If you are a Star Trek fan, you’ll probably remember the phrase “You have to learn why things work on a starship.” The truth is, in most episodes, knowing how to override another ship’s console or make gunpowder didn’t come in very handy, but boy when it did, it really saved the day. Linux is a lot like that. There are a few things you probably don’t need to know very often, but when you do need to know, it makes a huge difference. In this particular post, I want to look at an odd use of the fork
system call. For many purposes, you’ll never need to know this particular irregular use. But when you need it, you are really going to need it.

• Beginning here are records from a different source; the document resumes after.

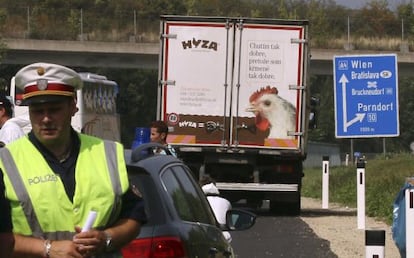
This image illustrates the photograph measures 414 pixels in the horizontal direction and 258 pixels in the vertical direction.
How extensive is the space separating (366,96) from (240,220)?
11507 mm

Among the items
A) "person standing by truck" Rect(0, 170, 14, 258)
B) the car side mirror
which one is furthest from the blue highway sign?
"person standing by truck" Rect(0, 170, 14, 258)

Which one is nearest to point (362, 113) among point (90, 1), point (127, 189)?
point (127, 189)

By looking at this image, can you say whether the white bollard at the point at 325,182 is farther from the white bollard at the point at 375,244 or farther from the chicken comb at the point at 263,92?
the white bollard at the point at 375,244

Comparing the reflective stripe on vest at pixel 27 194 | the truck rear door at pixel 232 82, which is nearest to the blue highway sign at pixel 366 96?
the truck rear door at pixel 232 82

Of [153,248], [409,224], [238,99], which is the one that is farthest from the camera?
[238,99]

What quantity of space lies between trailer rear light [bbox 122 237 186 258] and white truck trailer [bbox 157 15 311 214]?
A: 51.7ft

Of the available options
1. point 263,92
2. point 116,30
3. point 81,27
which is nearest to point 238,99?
point 263,92

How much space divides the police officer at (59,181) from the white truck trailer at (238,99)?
670 inches

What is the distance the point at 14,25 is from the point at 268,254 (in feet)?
142

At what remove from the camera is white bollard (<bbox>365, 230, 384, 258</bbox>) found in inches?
365

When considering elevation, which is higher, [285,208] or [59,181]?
[59,181]

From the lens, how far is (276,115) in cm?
2233

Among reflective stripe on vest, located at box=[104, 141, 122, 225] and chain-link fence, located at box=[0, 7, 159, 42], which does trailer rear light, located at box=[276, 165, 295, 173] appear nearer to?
reflective stripe on vest, located at box=[104, 141, 122, 225]

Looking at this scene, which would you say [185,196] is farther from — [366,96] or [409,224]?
[366,96]
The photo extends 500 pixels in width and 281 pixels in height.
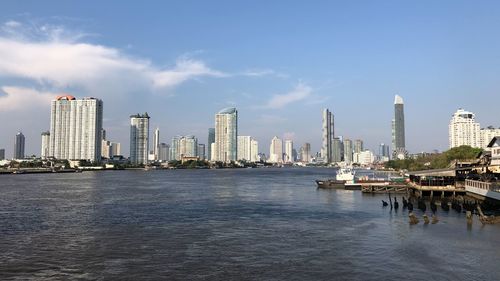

This is actually based on an old client of mine who used Unix to run a massive and very critical report every day. The report had a lot of math since they were trying to optimize something and then generate a lot of reports. In those days, the output of the report was on old green-bar paper on a line printer. The problem was that the report took something like 14 hours to run including the printouts. If someone discovered something wrong, there was no time to run the report again because the next day’s report would have to start before the second run would finish.
The client had a bunch of Windows programmers and — at that time — there wasn’t anything really analogous to a real fork
call in Windows. I looked at the code and realized that probably most of the code was spending time waiting to print the output. The computer had multiple CPUs and there were multiple printers, but that one program was hanging on the one printer. There was a lot of data, so writing it to a database and then running different reports against it wasn’t a great option. The answer was to use the power of fork
. With a change in the code that took less than 30 minutes, the report ran in five hours. They were very pleased.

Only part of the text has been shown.